Loretta Chase’s “The Jilting of Lord Rothwick” was the best of the trio. I was hooked by the title and by the time period. The story opens two days before the wedding of Queen Victoria and Prince Albert (February 10, 1840). The plot is a familiar one: a destitute lord must marry a generously dowered daughter of a wealthy cit. But the characters are fresh and real. Barbara Findley has written to her fiancé, the Marquess of Rothwick, breaking off their engagement, and he rides ventre à terre to demand an explanation. Just when everything seems lost, she too rides ventre à terre and into an HEA. While I would love to see this story expanded into a full length novel, the focus and scope are narrow enough here to make it a satisfying work of short fiction. 5 stars

Wedding of the Century and Other Stories, HQN’s wedding anthology, which includes novellas by Mary Jo Putney, Kristin James, and Charlotte Featherstone, will be released on May 24. As is generally the case with anthologies, the quality is mixed.

“Wedding of the Century” by Mary Jo Putney (originally released in Promised Brides in 1994 and first reissued in Bride by Arrangement in 2000) is the best of the three. It is the story of Sarah “Sunny” Vangelder of the New York Vangelders and Justin Aubrey, the ninth Duke of Thornborough and a Gilded Age arranged marriage between an American heiress and an English title. Justin falls in love with Sunny when they spend an hour in a garden, but she soon forgets him in the throes of infatuation for a better-looking, less honorable aristocrat. They must overcome their inability to trust one another, the Victorian ideas about female sexuality passed on to Sunny by her mother, and Justin’s mother’s arrogance and general bitchiness before they find their HEA. Some readers may be bothered by the misunderstandings that could have been resolved with some honest conversations, but Putney’s deft characterizations persuaded me to accept them as inevitable. This is not MJP’s best work, but it is an entertaining story that offers an interesting fictional take on the Gilded American Girl/English Lord merger. 4.5 stars

“Jesse’s Girl” by Kristin James is the story of a plain, bookworm rancher’s daughter, Amy McAlister, who is saved from social ruin by Jesse Tyler her father’s most trusted ranch hand who has adored her from afar. Both Amy and Jesse are likeable characters, and their romance is a pleasing blend of tenderness, humor, and passion. However, the secondary characters verge on the stereotypical, and the ending feels rushed.

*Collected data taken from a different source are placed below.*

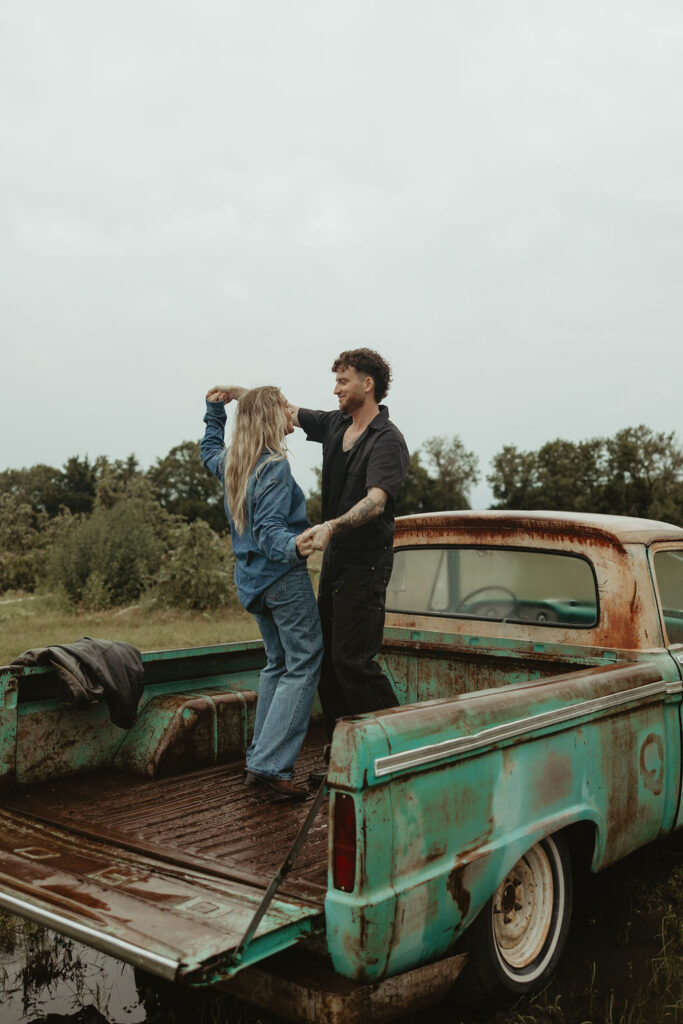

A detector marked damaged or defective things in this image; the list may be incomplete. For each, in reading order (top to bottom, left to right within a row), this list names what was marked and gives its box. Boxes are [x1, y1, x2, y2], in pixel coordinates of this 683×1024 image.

rusty truck body [1, 507, 683, 1019]
rust patch [643, 733, 663, 794]
rust patch [448, 864, 471, 921]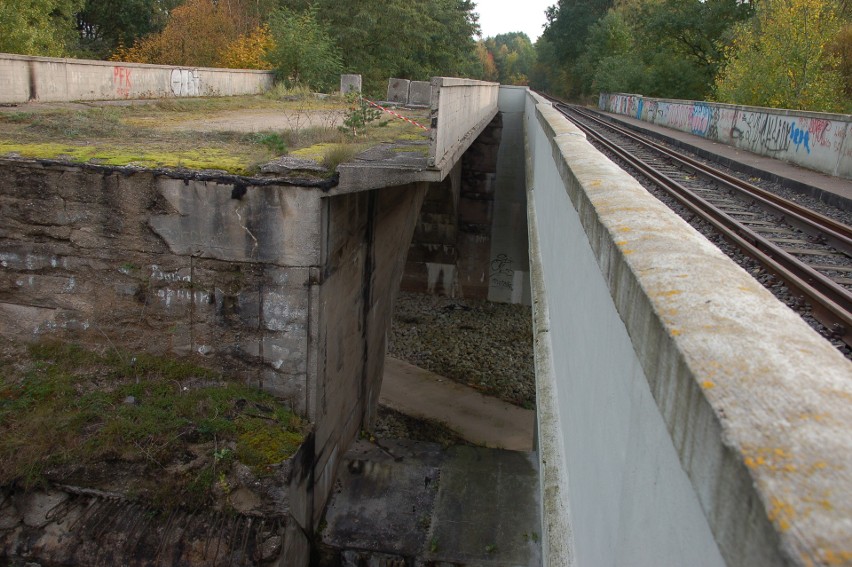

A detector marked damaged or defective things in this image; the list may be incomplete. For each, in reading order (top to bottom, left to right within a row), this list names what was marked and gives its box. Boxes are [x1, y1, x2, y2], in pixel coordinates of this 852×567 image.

rusted rail track [552, 102, 852, 350]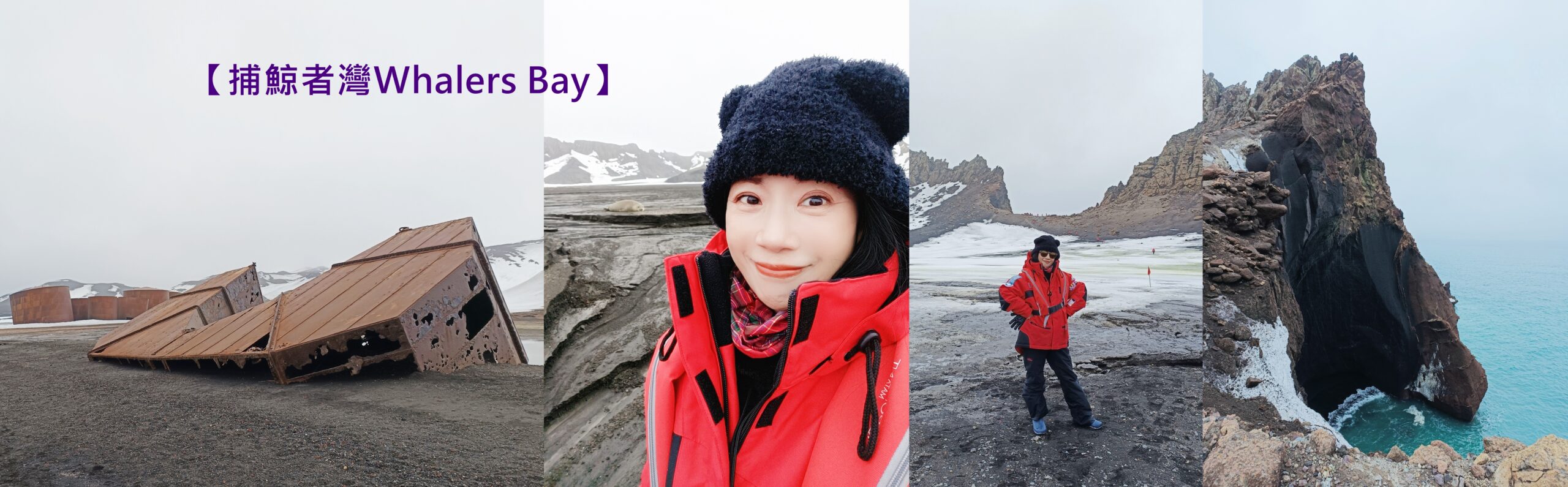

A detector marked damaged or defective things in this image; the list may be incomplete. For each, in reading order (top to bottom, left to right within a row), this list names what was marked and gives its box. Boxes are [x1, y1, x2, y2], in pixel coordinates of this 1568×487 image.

rusted metal tank [9, 286, 74, 324]
rusted metal tank [70, 299, 91, 322]
rusted metal tank [85, 296, 119, 322]
rusty shipwreck hull [84, 219, 527, 385]
rusted metal tank [87, 221, 527, 385]
hole in rusted metal [461, 291, 492, 341]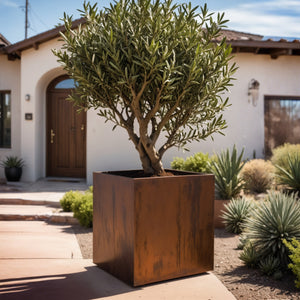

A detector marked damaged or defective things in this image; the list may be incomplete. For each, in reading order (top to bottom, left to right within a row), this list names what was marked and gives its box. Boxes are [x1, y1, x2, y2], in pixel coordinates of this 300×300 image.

rusty patina finish [94, 170, 213, 288]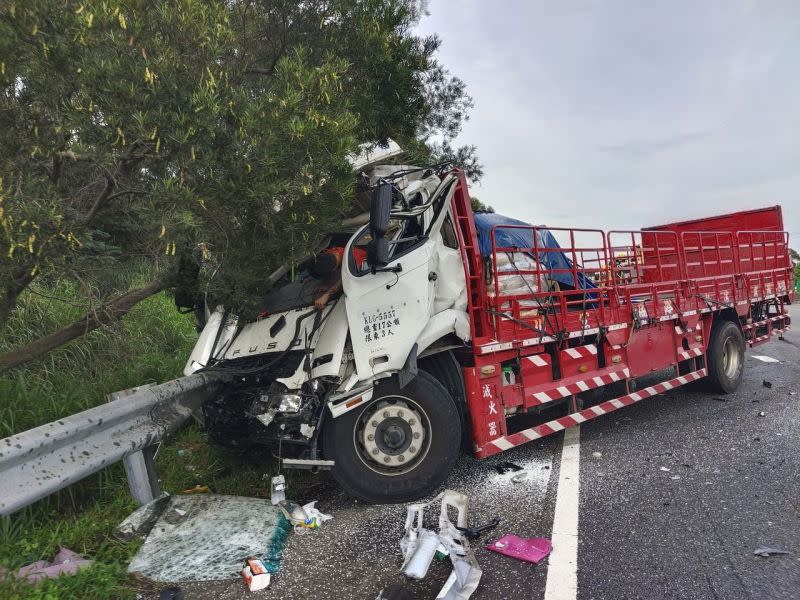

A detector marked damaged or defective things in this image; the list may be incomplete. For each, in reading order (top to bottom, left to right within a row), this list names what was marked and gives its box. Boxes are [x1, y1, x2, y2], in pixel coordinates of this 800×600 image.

crushed truck cab [184, 159, 792, 502]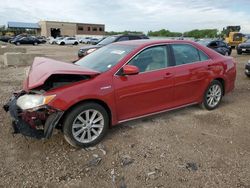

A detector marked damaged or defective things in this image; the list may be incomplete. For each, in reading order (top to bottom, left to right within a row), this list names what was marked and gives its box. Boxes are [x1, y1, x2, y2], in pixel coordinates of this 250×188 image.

front left fender damage [3, 92, 63, 139]
crumpled front bumper [3, 93, 63, 140]
broken headlight [16, 94, 55, 110]
dented hood [24, 57, 99, 90]
damaged red car [3, 39, 236, 148]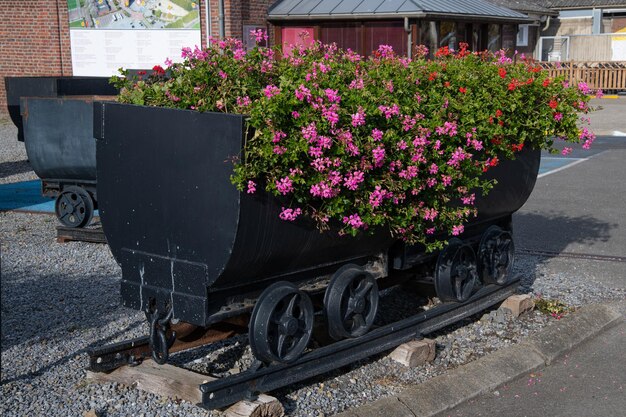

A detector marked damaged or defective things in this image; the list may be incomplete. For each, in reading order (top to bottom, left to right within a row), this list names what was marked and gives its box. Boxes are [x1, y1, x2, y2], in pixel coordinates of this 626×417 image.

rusty rail [532, 61, 624, 91]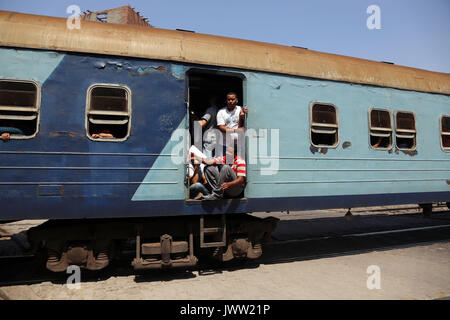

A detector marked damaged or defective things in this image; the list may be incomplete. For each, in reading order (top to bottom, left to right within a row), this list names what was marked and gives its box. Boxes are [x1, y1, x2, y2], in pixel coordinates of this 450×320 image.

rusty metal panel [0, 10, 448, 95]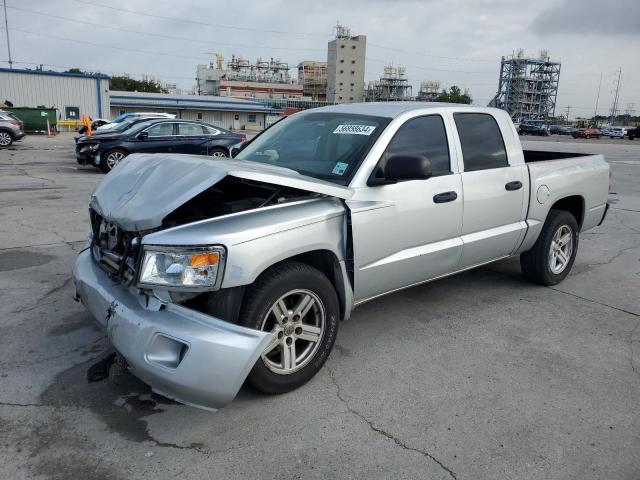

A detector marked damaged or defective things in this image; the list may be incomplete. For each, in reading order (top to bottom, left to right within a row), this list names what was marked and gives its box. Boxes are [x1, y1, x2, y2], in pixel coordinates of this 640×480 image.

I think the story might have worked better as a full-length novel that offered the opportunity for fuller development. 3.5 stars

The third novella, “Seduced by Starlight,” by Charlotte Featherstone is the only new story in the collection. It is the story of Blossom, a free-thinking, fly-fishing artist and daughter of the Duke of Torrington, and Jase, infamous rake and eldest son of the Marquis of Weatherby. When Jase learns that his younger brother and Blossom’s fiancé has eloped with a ballet dancer, he seizes the opportunity to court Blossom with whom he has long been in love. But Blossom, although tempted by Jase’s kisses, is distrustful of his motives. This was the first thing I’ve read by Ms. Featherstone, but I wondered from the repeated references to the still passionate marriages of Blossom’s parents and Jase’s parents if this were a second-generation tale. Perhaps if I had read the earlier stories, I would have found the amount of freedom granted to Blossom more credible. Not having read them, the freedom she enjoyed kept pulling me out of the story. “Seduced by Starlight” is labeled erotic historical romance, and it has its share of sizzle, although no more in quantity and no greater sensuality level than some mainstream romances. I would have preferred less sizzle and more development of characters and plot. 3 stars

Are you planning to watch the royal wedding on April 29? What’s your favorite wedding in romance fiction?

Note: This post marks a switch from Thursdays to Sundays as the day for regular weekly posts. Special posts may appear on other days from time to time.